Cuando acude a mi mente la imagen de aquella su toma de posesión de la diócesis donostiarra, arropado por el episcopalazo español, que semejaba el desembarco de Normandía, ya barruntaba yo que aquello no iba deparar un futuro nada halagüeño a la provincia eclesial guipuzcoana. Bien efímero ha sido el tiempo transcurrido, pues ya se empiezan a oír tambores de venganza. Se le conmina a un hombre bueno a callarse o a tomar el destierro, simple y llanamente. Nos retrotrae usted, señor Munilla, a la Edad Media, nada menos, época en la que actuaba con total impunidad la Santa Inquisición, profesionalizada en crear máquinas de tormento y las hogueras, por las que deberían pasar, inexorablemente, los infieles, los herejes, la mafia, la morralla y gente de mal vivir que tenían bien merecido el suplicio que se les había sido asignado.Y así, una vez purificada en el tormento el agua sucia y contaminante y la herejía aniquilada per ignem, podían respirar tranquilos el aire puro los intangibles, los poderosos, los poseedores de la verdad absoluta. Esto ocurre cuando uno se empeña en regir la Diócesis a baculazos.

Estaba yo viendo la ceremonia de la toma de posesión, a través de una cadena de su confianza y decía literalmente: "Hasta ahora, la Iglesia guipuzcoana era un reducto de los nacionalistas y ya era hora de que llegara un hombre que pusiera las cosas en su sitio y que en esa Iglesia tuvieran cabida todos". ¡Acabáramos!
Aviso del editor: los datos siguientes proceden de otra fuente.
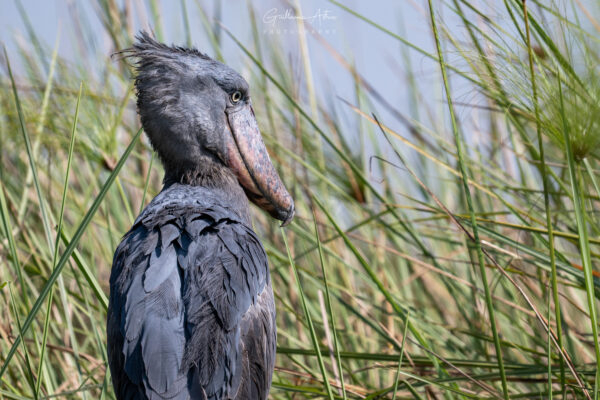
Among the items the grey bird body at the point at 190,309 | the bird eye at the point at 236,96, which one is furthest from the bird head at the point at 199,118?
the grey bird body at the point at 190,309

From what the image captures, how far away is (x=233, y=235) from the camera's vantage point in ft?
5.25

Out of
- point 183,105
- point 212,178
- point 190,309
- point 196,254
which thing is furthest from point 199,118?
point 190,309

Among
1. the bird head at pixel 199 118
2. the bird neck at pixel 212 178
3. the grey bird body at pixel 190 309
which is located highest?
the bird head at pixel 199 118

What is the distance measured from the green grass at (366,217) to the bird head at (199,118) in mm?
118

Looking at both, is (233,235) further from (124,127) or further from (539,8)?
(124,127)

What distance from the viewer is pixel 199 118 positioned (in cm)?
184

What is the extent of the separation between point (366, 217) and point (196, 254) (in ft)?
4.63

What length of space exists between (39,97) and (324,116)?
42.8 inches

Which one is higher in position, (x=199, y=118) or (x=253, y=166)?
(x=199, y=118)

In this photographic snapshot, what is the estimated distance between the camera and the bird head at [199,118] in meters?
1.84

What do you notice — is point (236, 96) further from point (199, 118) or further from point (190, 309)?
point (190, 309)

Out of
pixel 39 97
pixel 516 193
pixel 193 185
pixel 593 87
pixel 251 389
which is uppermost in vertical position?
pixel 39 97

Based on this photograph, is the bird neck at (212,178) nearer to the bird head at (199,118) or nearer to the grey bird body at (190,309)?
the bird head at (199,118)

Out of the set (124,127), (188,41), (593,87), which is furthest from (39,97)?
(593,87)
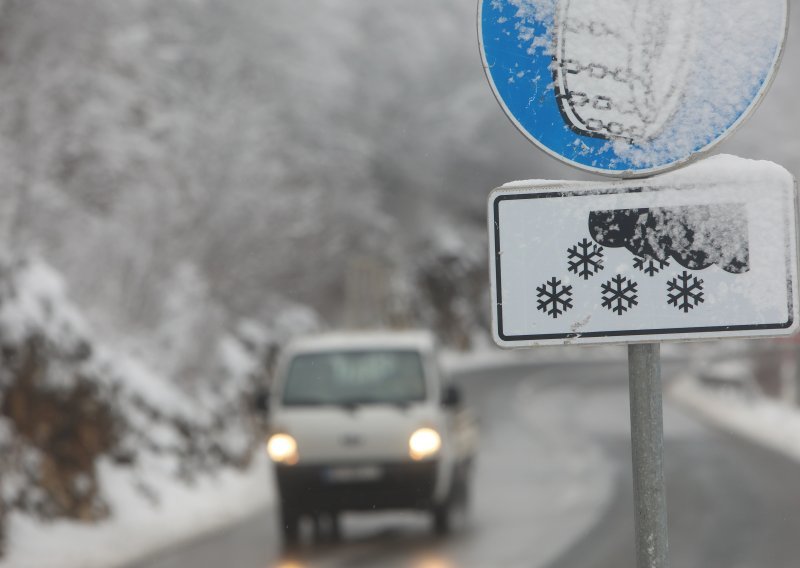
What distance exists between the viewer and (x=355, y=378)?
42.8ft

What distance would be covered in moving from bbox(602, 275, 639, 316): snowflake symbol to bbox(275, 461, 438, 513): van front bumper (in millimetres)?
9432

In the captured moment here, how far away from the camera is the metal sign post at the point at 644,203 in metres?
2.96

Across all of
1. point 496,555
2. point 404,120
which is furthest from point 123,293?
point 404,120

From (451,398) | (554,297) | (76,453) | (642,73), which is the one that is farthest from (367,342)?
(642,73)

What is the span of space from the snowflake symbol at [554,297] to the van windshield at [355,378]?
972 centimetres

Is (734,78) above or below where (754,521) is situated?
above

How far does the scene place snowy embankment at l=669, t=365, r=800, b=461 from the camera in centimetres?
2269

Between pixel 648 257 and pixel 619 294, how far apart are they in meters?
0.11

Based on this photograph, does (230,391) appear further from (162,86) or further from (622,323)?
(622,323)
Usted ha venido aquí a españolizar la Iglesia guipuzcoana. Labor ardua donde las haya que dudo mucho que lo consiga. En este caso concreto, no sirven invocaciones a la ayuda divina porque la religión y la política van travestidas. Dentro de nada, podremos ver en los templos más gente dentro del altar que en los bancos y así podrán predicarse a sí mismos. Por ello, a pesar de usted, yo creo en Jesús, en la Virgen de Aránzazu y en Joxe Arregi, agua limpia, cristalina, nítida y transparente.